- WHAT IS ASKED:
In the material below, copy out word for word the lines from the one containing "From the point of" to the one containing "the palm tree at [398,38] →". Include both of those lines and nothing else.

- MATERIAL FOR THE TASK:
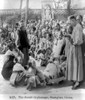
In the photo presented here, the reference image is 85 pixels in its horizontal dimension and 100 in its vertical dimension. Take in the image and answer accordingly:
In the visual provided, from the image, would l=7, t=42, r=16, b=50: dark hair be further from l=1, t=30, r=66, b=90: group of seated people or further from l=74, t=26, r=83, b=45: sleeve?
l=74, t=26, r=83, b=45: sleeve

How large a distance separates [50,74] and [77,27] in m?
0.96

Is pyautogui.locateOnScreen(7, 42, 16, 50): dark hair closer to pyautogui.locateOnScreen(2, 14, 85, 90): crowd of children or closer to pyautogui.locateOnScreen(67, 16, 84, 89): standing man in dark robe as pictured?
pyautogui.locateOnScreen(2, 14, 85, 90): crowd of children

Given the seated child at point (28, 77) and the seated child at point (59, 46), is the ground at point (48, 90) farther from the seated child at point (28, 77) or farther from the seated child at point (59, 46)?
the seated child at point (59, 46)

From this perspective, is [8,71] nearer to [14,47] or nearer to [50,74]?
[14,47]

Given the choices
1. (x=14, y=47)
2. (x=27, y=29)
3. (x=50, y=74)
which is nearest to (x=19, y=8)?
(x=27, y=29)

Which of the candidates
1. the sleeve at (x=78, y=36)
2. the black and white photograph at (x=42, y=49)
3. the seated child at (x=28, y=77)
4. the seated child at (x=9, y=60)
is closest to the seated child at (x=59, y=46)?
the black and white photograph at (x=42, y=49)

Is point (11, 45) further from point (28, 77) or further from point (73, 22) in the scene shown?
point (73, 22)

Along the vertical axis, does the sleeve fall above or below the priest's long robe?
above

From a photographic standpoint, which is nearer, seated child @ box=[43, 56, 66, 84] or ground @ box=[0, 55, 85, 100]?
ground @ box=[0, 55, 85, 100]

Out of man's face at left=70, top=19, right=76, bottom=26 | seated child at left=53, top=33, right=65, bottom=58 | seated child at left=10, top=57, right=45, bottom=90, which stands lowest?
seated child at left=10, top=57, right=45, bottom=90

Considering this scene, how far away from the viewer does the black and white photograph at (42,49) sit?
3682 millimetres

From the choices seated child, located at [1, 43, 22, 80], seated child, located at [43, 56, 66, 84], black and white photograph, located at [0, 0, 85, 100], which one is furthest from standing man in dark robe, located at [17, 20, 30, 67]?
seated child, located at [43, 56, 66, 84]

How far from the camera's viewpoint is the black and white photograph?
3.68 meters

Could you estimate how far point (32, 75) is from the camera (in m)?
3.70
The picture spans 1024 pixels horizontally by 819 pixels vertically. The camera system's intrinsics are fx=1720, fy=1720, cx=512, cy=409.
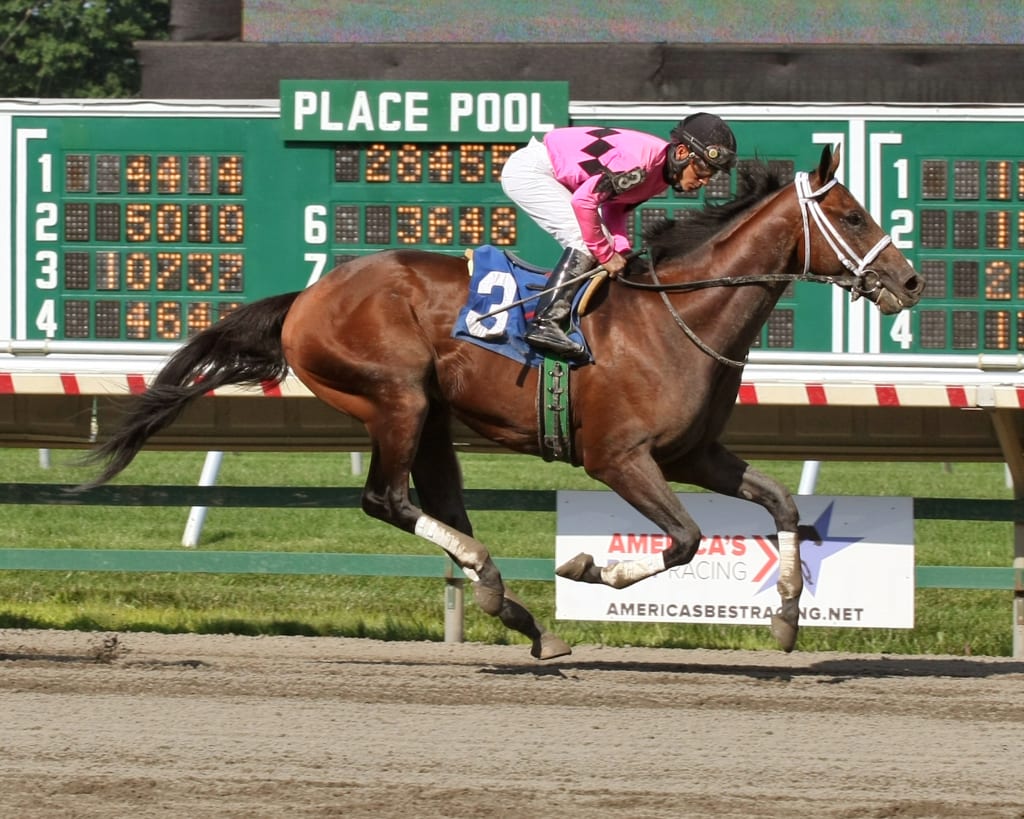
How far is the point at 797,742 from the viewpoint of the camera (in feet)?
17.0

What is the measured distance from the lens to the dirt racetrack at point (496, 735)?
439 centimetres

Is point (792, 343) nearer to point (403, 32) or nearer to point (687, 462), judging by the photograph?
point (687, 462)

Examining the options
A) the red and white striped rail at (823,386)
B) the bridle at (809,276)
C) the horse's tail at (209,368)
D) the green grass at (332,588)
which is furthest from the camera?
the green grass at (332,588)

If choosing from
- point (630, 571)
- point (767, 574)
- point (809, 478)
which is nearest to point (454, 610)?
point (767, 574)

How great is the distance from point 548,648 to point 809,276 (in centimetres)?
172

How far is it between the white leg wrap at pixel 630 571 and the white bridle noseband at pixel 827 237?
46.7 inches

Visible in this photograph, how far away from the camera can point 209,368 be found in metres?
6.87

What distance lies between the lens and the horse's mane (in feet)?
21.1

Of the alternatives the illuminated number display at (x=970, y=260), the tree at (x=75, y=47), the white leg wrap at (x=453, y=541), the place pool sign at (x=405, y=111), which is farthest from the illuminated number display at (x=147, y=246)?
the tree at (x=75, y=47)

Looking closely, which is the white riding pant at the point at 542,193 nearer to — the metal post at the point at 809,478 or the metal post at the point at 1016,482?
the metal post at the point at 1016,482

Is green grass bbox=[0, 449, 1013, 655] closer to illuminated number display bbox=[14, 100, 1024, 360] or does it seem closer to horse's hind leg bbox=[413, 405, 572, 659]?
illuminated number display bbox=[14, 100, 1024, 360]

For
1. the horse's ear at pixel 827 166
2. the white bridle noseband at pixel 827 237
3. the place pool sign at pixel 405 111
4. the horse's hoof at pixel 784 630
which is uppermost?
the place pool sign at pixel 405 111

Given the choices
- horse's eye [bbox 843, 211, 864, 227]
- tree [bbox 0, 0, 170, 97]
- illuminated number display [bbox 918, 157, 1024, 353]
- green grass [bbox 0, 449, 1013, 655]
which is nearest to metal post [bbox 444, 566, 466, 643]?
green grass [bbox 0, 449, 1013, 655]

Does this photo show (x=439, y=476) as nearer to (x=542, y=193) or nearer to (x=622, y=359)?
(x=622, y=359)
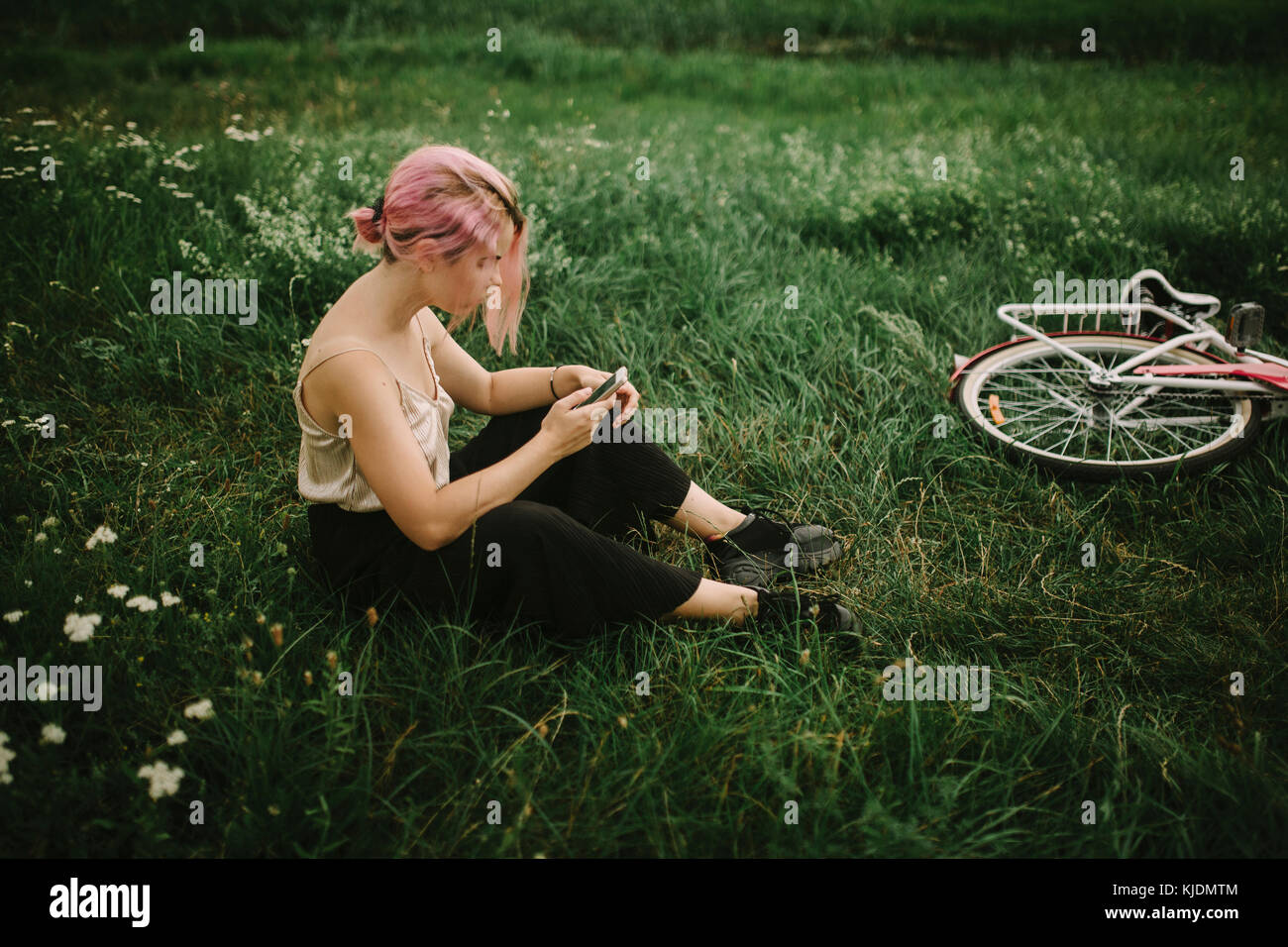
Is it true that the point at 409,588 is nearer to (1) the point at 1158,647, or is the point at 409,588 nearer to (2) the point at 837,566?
(2) the point at 837,566

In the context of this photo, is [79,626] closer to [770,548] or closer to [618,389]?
[618,389]

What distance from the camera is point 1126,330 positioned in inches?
150

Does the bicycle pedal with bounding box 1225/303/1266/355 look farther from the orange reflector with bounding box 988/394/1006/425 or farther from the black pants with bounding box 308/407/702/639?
the black pants with bounding box 308/407/702/639

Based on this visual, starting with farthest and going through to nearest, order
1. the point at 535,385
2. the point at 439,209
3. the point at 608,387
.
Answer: the point at 535,385 → the point at 608,387 → the point at 439,209

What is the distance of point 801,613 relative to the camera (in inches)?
99.7

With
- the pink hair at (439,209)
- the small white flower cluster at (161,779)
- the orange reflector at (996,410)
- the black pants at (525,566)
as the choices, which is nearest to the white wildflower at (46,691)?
the small white flower cluster at (161,779)

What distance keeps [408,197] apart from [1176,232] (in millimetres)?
4559

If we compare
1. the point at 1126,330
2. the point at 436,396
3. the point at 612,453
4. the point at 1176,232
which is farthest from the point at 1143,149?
the point at 436,396

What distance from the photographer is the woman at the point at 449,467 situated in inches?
83.7

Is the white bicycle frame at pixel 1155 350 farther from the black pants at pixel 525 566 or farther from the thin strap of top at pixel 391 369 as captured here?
the thin strap of top at pixel 391 369

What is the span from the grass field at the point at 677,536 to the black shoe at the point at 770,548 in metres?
0.11

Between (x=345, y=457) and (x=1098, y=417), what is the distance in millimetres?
3123

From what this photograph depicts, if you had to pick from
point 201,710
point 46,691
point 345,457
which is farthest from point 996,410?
point 46,691

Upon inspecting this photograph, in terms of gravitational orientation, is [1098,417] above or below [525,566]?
above
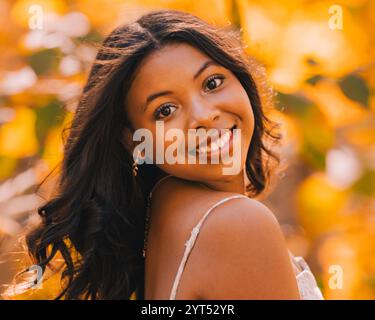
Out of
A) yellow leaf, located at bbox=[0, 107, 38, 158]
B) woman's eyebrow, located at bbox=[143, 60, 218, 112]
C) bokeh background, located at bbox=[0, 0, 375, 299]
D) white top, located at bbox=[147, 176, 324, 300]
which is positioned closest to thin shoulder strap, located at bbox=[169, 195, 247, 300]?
white top, located at bbox=[147, 176, 324, 300]

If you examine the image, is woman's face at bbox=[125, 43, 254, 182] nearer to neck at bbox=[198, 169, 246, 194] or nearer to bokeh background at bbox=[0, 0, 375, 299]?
neck at bbox=[198, 169, 246, 194]

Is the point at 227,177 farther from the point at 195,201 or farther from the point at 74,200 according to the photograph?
the point at 74,200

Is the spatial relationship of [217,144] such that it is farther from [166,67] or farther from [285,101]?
[285,101]

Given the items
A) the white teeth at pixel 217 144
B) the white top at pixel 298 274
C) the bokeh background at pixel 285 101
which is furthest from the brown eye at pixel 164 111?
the bokeh background at pixel 285 101

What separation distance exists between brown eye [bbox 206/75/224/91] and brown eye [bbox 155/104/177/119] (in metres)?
0.10

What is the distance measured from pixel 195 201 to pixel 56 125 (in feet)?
2.03

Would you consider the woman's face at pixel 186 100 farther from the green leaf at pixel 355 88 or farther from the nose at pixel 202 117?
the green leaf at pixel 355 88

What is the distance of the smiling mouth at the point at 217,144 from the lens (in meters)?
1.73

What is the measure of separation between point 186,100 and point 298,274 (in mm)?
513

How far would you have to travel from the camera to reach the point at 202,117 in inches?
67.1

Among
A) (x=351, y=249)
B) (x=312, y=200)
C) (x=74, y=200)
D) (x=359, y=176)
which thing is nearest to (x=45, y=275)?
(x=74, y=200)

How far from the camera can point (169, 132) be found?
5.79ft

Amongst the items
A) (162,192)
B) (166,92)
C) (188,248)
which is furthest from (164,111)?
(188,248)
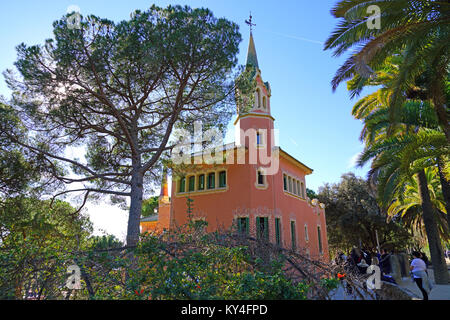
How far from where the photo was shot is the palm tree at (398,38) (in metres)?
7.09

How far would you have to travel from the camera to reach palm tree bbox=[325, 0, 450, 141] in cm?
709

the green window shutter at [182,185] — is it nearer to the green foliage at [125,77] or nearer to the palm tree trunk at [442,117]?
the green foliage at [125,77]

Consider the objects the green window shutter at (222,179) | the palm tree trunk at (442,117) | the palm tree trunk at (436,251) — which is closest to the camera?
the palm tree trunk at (442,117)

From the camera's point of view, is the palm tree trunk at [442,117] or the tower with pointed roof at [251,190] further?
the tower with pointed roof at [251,190]

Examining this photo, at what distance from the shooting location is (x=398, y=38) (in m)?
7.47

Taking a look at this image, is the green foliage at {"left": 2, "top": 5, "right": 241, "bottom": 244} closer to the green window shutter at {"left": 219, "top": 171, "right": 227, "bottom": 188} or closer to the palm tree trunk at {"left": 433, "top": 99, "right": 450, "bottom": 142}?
the green window shutter at {"left": 219, "top": 171, "right": 227, "bottom": 188}

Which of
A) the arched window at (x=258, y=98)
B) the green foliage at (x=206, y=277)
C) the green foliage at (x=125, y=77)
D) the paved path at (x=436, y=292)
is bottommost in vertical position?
the paved path at (x=436, y=292)

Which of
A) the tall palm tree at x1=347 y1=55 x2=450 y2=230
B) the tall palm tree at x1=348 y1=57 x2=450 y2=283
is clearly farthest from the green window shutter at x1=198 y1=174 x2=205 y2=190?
the tall palm tree at x1=348 y1=57 x2=450 y2=283

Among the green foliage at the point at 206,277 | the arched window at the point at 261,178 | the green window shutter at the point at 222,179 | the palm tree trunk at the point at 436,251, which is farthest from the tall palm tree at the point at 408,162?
the green window shutter at the point at 222,179

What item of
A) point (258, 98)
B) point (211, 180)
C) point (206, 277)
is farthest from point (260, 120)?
point (206, 277)

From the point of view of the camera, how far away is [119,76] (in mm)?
11578

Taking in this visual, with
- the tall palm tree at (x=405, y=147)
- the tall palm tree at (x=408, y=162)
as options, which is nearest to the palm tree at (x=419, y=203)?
the tall palm tree at (x=408, y=162)

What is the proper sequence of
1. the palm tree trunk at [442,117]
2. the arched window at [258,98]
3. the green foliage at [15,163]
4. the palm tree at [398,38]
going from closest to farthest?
the palm tree at [398,38] → the palm tree trunk at [442,117] → the green foliage at [15,163] → the arched window at [258,98]

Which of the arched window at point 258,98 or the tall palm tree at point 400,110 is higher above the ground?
the arched window at point 258,98
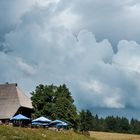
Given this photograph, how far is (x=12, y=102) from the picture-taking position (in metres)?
116

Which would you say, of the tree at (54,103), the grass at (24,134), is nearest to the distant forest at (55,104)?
the tree at (54,103)

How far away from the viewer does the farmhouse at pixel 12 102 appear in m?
112

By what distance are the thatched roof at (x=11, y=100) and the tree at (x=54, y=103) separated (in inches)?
106

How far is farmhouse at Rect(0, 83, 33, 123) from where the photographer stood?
367 ft

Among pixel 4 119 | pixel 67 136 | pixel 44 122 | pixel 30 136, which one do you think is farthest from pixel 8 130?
pixel 4 119

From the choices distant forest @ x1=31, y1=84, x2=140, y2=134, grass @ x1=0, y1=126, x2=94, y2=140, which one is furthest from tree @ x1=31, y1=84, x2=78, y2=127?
grass @ x1=0, y1=126, x2=94, y2=140

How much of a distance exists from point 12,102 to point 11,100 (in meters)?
0.97

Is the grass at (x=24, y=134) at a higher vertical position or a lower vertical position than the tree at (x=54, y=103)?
lower

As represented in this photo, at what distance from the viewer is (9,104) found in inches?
4540

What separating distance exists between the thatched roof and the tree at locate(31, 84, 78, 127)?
8.83 feet

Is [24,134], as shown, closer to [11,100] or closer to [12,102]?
[12,102]

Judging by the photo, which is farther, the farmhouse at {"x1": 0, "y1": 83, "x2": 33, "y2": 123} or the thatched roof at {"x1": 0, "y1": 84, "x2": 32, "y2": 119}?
the thatched roof at {"x1": 0, "y1": 84, "x2": 32, "y2": 119}

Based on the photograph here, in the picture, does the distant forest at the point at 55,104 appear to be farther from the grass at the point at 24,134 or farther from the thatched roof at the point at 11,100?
the grass at the point at 24,134

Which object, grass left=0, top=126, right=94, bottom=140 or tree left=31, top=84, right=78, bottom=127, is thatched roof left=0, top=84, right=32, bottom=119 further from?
grass left=0, top=126, right=94, bottom=140
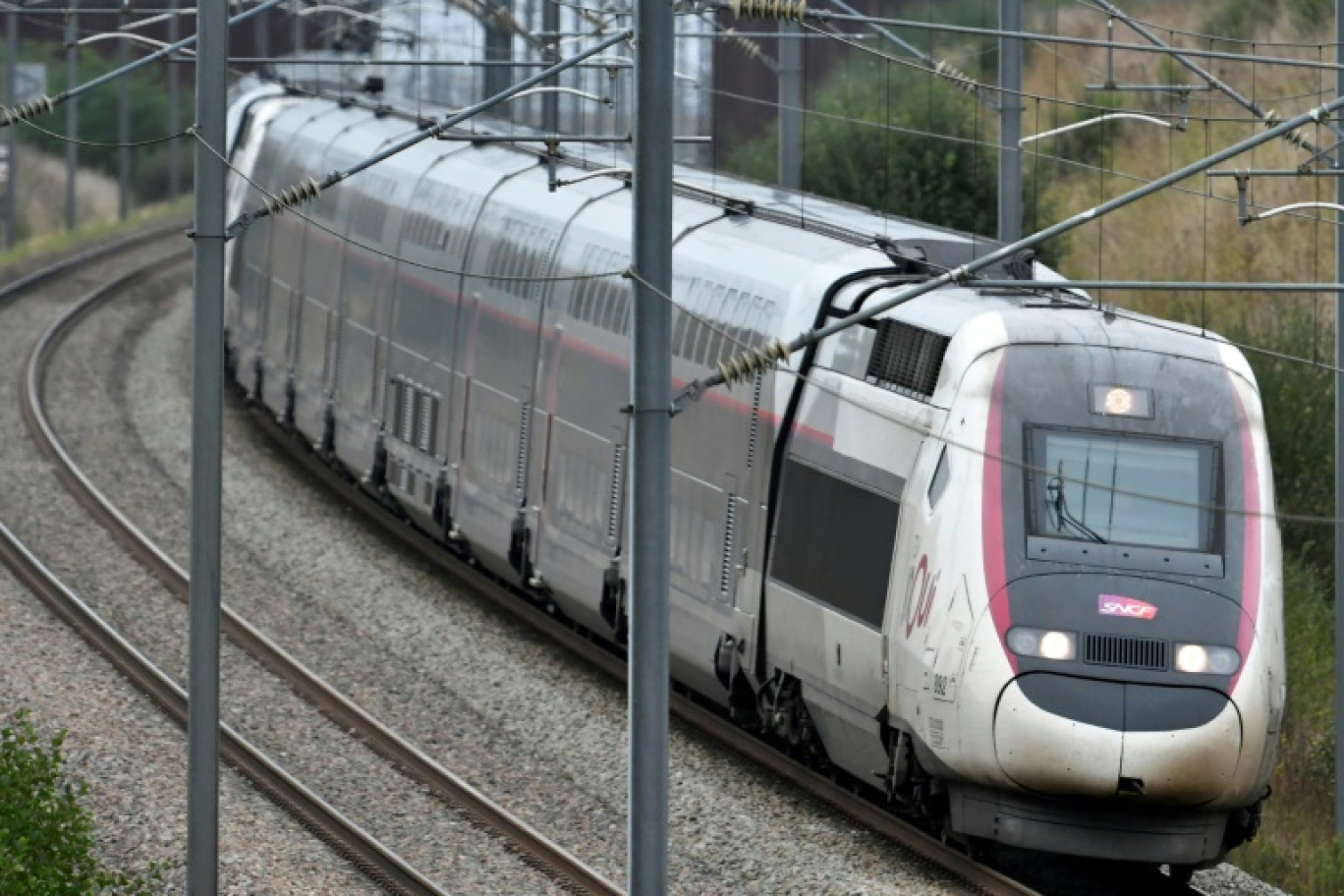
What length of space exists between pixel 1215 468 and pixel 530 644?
8.88 metres

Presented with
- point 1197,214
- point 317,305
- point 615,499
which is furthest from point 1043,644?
point 1197,214

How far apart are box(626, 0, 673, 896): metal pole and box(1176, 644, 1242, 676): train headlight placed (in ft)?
10.8

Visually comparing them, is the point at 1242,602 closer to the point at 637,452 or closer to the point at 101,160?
the point at 637,452

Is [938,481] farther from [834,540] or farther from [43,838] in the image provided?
[43,838]

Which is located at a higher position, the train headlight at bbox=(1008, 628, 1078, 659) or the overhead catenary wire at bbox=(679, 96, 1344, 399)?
the overhead catenary wire at bbox=(679, 96, 1344, 399)

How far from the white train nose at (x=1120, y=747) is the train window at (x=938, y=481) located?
4.14 ft

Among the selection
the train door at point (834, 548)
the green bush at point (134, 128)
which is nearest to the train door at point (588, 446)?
the train door at point (834, 548)

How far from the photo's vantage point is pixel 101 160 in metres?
70.3

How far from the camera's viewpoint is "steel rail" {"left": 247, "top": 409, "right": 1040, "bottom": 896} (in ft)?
47.6

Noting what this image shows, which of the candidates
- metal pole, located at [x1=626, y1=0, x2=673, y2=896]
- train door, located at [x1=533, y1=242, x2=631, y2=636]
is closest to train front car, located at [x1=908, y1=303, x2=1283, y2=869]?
metal pole, located at [x1=626, y1=0, x2=673, y2=896]

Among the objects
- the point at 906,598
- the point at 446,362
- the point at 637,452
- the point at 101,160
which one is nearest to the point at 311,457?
the point at 446,362

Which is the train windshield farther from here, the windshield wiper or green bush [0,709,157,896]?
green bush [0,709,157,896]

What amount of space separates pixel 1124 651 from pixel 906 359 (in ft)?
7.80

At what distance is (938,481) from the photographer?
13.9 meters
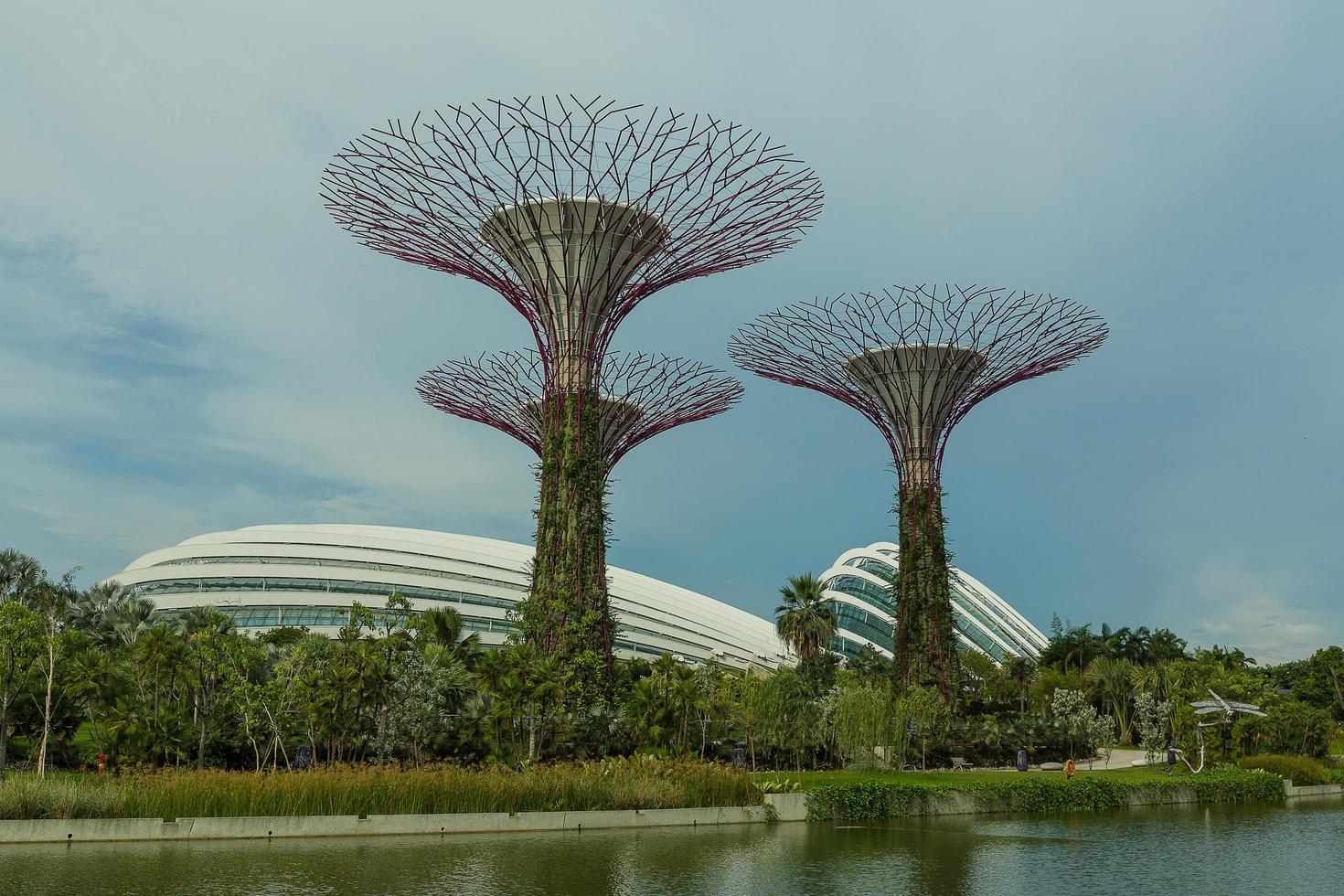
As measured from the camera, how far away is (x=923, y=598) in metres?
44.9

- SOLUTION TO THIS EXERCISE:
From the point of view of the camera, how far away is [119,76] (in mm)?
11578

Taking in this visual, with
- the tall palm tree at (x=405, y=147)
- the tall palm tree at (x=408, y=162)
as options, which is nearest to the palm tree at (x=419, y=203)?
the tall palm tree at (x=408, y=162)

What is the proper sequence of
1. the palm tree trunk at [442,117]
2. the arched window at [258,98]
3. the green foliage at [15,163]
4. the palm tree at [398,38]
going from closest to farthest?
the palm tree at [398,38] → the palm tree trunk at [442,117] → the green foliage at [15,163] → the arched window at [258,98]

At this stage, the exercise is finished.